Japon Futbol Milli Takımının, Belçika’ya dramatik şekilde elendikleri maçtan sonra soyunma odasını tertemiz bırakıp “Teşekkürler” yazılı bir not bırakması, sadece rakibe değil ev sahibi ülkeye ve futbol kültürüne de duyulan saygının göstergesi. Daha bireyci bir kültür olan Amerika’da oyuncuların koça ilk ismiyle hitap etmesi, takımdaki büyüklerin manevi ağırlığı net olarak hissedilse de kimsenin kimseye “hoca veya abi” dememesi saygısızlık olarak adlandırılmaz. Saygı yaşa veya hiyerarşik konuma göre değil, bireyin haklarına, performansına ve kişisel sınırlarına gösterilen özen üzerinden tanımlanır. 35 yaşındaki bir aday takımın baş antrenörü olurken, 70 yaşındaki tecrübeli bir antrenör onun yardımcısı olabilir.
Farklı kültürlerde farklı şekillerde gündeme gelen bu önemli değer, spor sektöründe hem fair play’i besleyen hem de kimi zaman sonuç odaklı baskılarla sınanan bir kavram olarak her zaman tek boyutlu, kusursuz bir erdem olarak karşımıza çıkmıyor. Maradona’nın ‘Tanrı’nın Eli’ golünde olduğu gibi, kimi olaylar bu kavramı tartışmaya açarak nerede başlar, nerede biter sorusunu gündeme taşıyor. Rakibe saygı, hakemi yanıltmamak ve oyunun dürüstlüğü İngilizler için ön plandayken, Falkland Savaşı rövanşı duygusunun olduğu bir ortamda, Arjantin halkı için bu değerler tamamen ikinci plandaydı. Maradona’nın “biraz Maradona’nın kafası, biraz Tanrı’nın eli” olarak tanımladığı bu gol ahlaki olarak aklanmasa da sadece Arjantinliler için değil milyonlarca sporsever için bir kahramanlık hikayesi olarak görülüyor.

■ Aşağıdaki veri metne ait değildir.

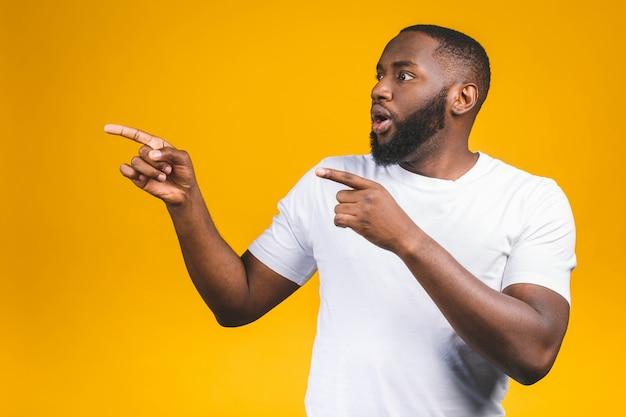 Uomo afroamericano sopra la parete isolata stupita mentre presentando con la mano e indicando con il dito.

Kültürümüzdeki saygı anlayışının güçlü duygusal bağlar yarattığını ama aynı zamanda eleştiri ve bireysel ifade özgürlüğü açısından sınırlayıcı olabileceğini söyleyebiliriz. Ülkemizde sporda saygıyı, güçlü bir potansiyele sahip ama sınavı devam eden bir değer olarak görüyorum. Kültürel olarak “büyüğe hürmet” ve “vatan sevgisi” gibi derin kökleri var ancak modern sporun gerektirdiği karşılıklı empati, kurallara sadakat ve duygusal denge konusunda hâlâ gelişime ihtiyaç duyuluyor.
Rakibe ve oyuna saygı, hakeme saygı, vatana saygı, geleneksel hiyerarşi ve ritüeller ülkeden ülkeye değişip modern şehir yaşamında esnekleşse de “insana insan olduğu için değer vermek” anlayışı hâlâ temel referans. Bugün genç kuşaklar saygıyı, tek taraflı bir itaat değil, karşılıklı anlayış ve empati olarak yorumlama eğiliminde. Gerçek ilerleme, bu saygıyı yalnızca büyüğe hürmetten çıkarıp, rakibe, kurallara, oyuna ve hatta eleştiriye alan tanıyan karşılıklı bir ilişkiye dönüştürmekle mümkün olacak.